= Dataset records =
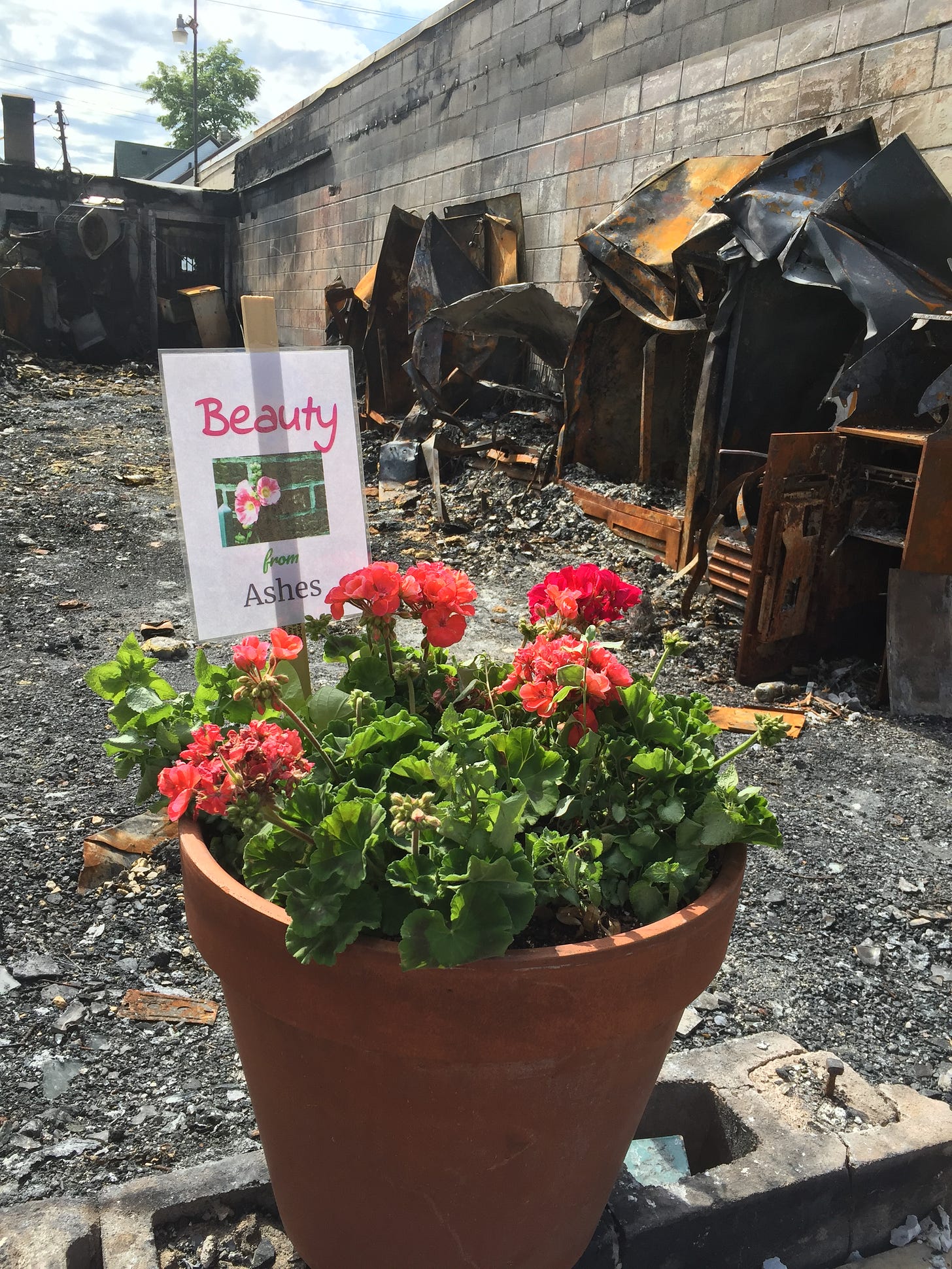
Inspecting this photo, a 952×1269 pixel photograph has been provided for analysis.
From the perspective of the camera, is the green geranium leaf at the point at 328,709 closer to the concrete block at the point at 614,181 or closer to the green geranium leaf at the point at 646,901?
the green geranium leaf at the point at 646,901

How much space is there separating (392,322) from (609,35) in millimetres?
2905

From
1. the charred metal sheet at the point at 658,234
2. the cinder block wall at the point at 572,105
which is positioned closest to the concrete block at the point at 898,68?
the cinder block wall at the point at 572,105

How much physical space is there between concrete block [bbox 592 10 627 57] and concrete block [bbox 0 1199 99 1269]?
7.39 m

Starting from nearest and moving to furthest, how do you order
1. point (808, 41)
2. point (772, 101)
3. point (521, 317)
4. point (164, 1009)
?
1. point (164, 1009)
2. point (808, 41)
3. point (772, 101)
4. point (521, 317)

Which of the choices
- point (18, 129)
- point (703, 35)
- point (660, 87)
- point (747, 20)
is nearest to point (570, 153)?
point (660, 87)

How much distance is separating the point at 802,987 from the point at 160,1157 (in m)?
1.41

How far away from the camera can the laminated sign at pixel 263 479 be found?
1488 millimetres

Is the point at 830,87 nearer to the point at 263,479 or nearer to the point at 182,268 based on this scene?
the point at 263,479

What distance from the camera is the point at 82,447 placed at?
7.72 m

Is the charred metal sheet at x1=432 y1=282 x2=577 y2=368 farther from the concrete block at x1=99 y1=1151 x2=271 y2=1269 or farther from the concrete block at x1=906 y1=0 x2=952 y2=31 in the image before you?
the concrete block at x1=99 y1=1151 x2=271 y2=1269

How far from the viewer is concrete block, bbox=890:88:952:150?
4.18 m

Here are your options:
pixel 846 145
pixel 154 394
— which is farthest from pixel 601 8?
pixel 154 394

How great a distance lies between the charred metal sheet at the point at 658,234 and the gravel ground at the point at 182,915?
1.55m

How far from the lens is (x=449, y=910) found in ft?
3.06
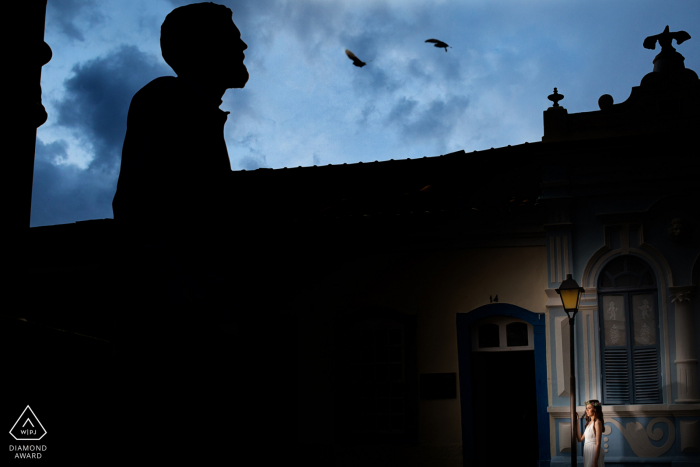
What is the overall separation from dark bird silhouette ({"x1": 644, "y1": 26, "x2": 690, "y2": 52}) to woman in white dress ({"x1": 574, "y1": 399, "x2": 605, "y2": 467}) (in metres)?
6.24

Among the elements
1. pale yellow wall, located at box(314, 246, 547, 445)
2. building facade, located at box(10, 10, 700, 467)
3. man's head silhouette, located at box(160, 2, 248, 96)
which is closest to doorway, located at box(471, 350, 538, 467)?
building facade, located at box(10, 10, 700, 467)

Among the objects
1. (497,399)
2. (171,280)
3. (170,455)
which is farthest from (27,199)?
(497,399)

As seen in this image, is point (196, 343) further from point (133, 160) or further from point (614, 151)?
point (614, 151)

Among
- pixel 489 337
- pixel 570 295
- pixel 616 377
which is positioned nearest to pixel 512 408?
pixel 489 337

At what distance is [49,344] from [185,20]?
920mm

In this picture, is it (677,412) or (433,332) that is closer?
(677,412)

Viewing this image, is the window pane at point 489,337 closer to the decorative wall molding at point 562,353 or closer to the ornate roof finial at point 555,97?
the decorative wall molding at point 562,353

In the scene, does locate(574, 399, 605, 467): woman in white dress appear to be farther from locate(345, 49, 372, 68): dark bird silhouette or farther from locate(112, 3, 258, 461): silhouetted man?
locate(112, 3, 258, 461): silhouetted man

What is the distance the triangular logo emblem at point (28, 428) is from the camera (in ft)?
4.65

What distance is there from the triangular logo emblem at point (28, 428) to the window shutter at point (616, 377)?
10855 mm

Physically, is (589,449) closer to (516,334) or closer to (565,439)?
(565,439)

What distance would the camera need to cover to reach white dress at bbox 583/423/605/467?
10133 mm

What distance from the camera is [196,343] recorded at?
166cm

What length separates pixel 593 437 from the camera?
403 inches
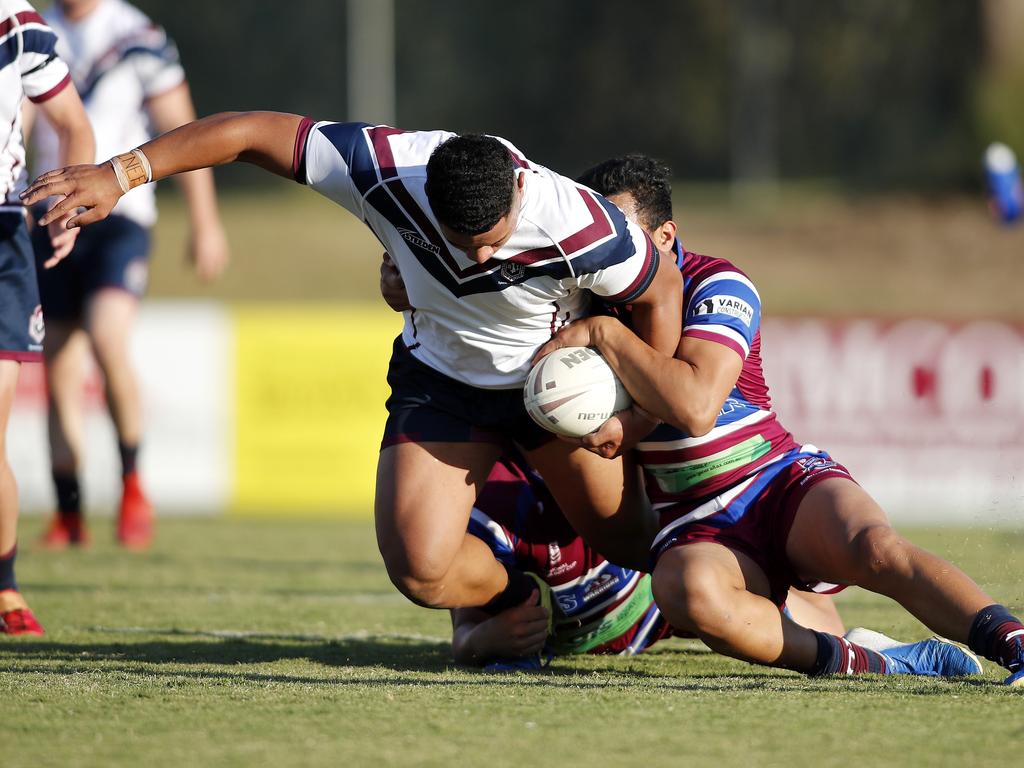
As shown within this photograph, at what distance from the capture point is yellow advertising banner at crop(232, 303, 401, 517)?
37.9 feet

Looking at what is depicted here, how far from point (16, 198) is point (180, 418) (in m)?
6.76

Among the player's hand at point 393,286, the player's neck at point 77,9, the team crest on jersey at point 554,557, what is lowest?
A: the team crest on jersey at point 554,557

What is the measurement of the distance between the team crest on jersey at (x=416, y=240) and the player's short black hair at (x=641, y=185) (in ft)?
2.35

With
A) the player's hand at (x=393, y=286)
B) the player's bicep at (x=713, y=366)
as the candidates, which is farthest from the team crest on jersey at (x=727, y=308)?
the player's hand at (x=393, y=286)

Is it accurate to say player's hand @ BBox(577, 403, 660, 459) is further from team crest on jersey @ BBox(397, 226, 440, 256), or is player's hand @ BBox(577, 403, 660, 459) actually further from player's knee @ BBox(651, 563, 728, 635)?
team crest on jersey @ BBox(397, 226, 440, 256)

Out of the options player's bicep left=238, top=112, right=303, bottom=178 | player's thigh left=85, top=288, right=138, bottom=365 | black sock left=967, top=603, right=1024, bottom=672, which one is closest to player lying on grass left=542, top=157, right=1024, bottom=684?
black sock left=967, top=603, right=1024, bottom=672

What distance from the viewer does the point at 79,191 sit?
399 cm

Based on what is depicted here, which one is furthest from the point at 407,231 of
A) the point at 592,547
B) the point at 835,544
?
the point at 835,544

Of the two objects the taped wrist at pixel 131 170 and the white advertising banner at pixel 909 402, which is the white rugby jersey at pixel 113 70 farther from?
the white advertising banner at pixel 909 402

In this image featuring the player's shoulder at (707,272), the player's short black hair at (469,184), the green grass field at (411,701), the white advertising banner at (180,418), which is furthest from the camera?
the white advertising banner at (180,418)

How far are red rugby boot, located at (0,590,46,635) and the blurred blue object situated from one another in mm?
6353

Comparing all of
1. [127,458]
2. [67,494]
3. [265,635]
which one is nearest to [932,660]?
[265,635]

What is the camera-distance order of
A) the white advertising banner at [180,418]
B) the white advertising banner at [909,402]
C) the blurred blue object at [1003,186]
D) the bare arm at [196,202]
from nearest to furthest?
the bare arm at [196,202] → the blurred blue object at [1003,186] → the white advertising banner at [909,402] → the white advertising banner at [180,418]

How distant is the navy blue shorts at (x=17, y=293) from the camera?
4.84 metres
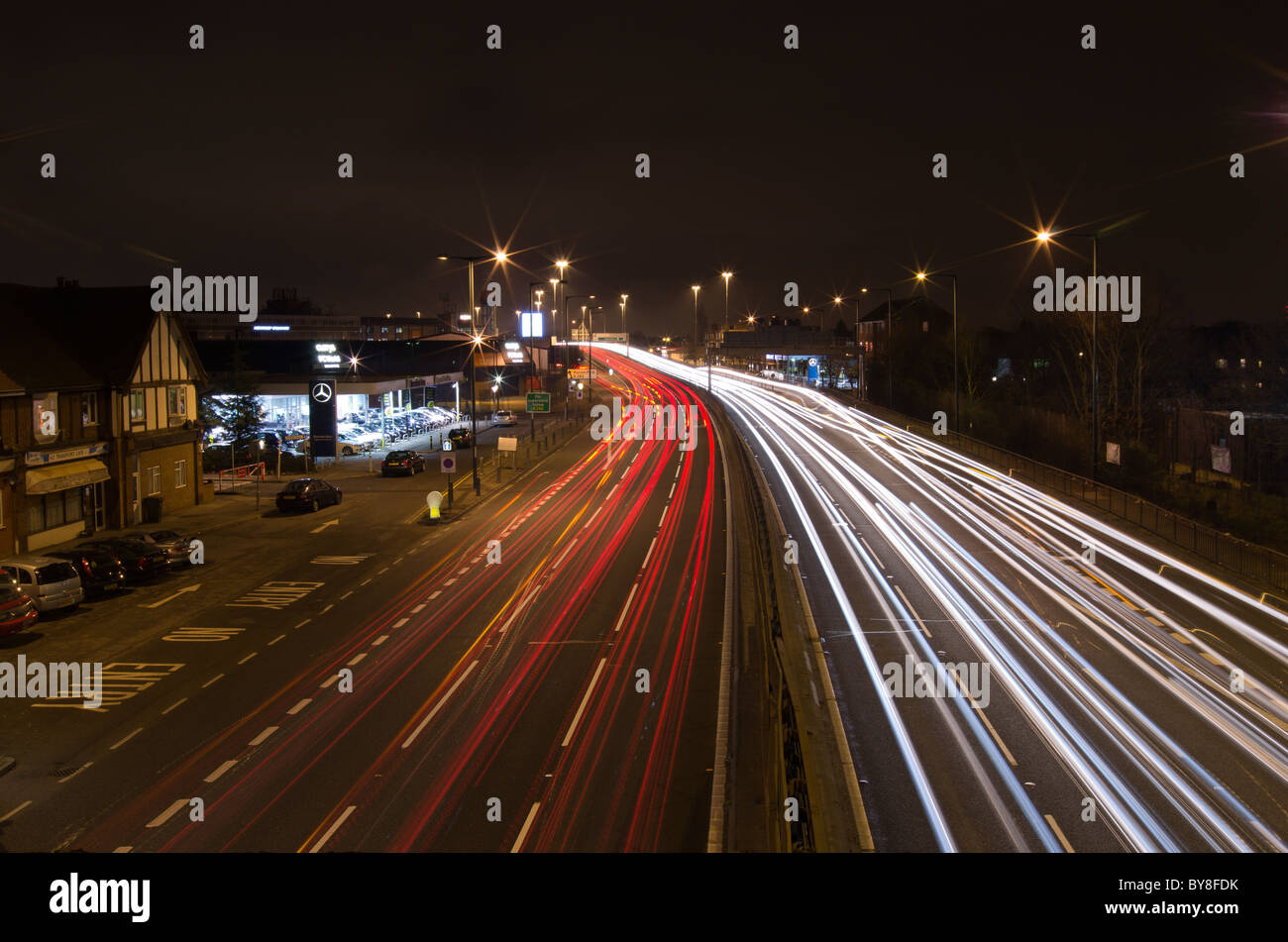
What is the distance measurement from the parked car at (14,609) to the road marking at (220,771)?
8475mm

= What the exercise asks =
Pass over all pictures while writing out the lines from the line with "Out of the options" through the last line exactly.

= Exercise solution =
Out of the options player's bicep left=238, top=112, right=303, bottom=178 | player's thigh left=85, top=288, right=138, bottom=365 | black sock left=967, top=603, right=1024, bottom=672, which one is closest to player lying on grass left=542, top=157, right=1024, bottom=684?
black sock left=967, top=603, right=1024, bottom=672

What distance from the viewer does the point at 79,191 sit?
399 cm

Based on what is depicted here, which one is furthest from the point at 407,231 of
A) the point at 592,547
B) the point at 835,544
?
the point at 835,544

Of the two objects the taped wrist at pixel 131 170 and the white advertising banner at pixel 909 402, which is the white rugby jersey at pixel 113 70 farther from?
the white advertising banner at pixel 909 402

In this image featuring the player's shoulder at (707,272), the player's short black hair at (469,184), the green grass field at (411,701), the white advertising banner at (180,418), which is furthest from the camera?
the white advertising banner at (180,418)

How far are red rugby boot, located at (0,590,46,635) and the blurred blue object situated from one another in mm?
6353

Comparing all of
1. [127,458]
2. [67,494]
3. [265,635]
which one is nearest to [932,660]?
[265,635]

What is the camera-distance order of
A) the white advertising banner at [180,418]
B) the white advertising banner at [909,402]
C) the blurred blue object at [1003,186]
D) the bare arm at [196,202]
from nearest to furthest?
the bare arm at [196,202] → the blurred blue object at [1003,186] → the white advertising banner at [909,402] → the white advertising banner at [180,418]

How distant is the navy blue shorts at (x=17, y=293) from the camera?
4.84 metres
What is the distance measurement from the parked car at (14,609) to the road marking at (220,771)?
8475mm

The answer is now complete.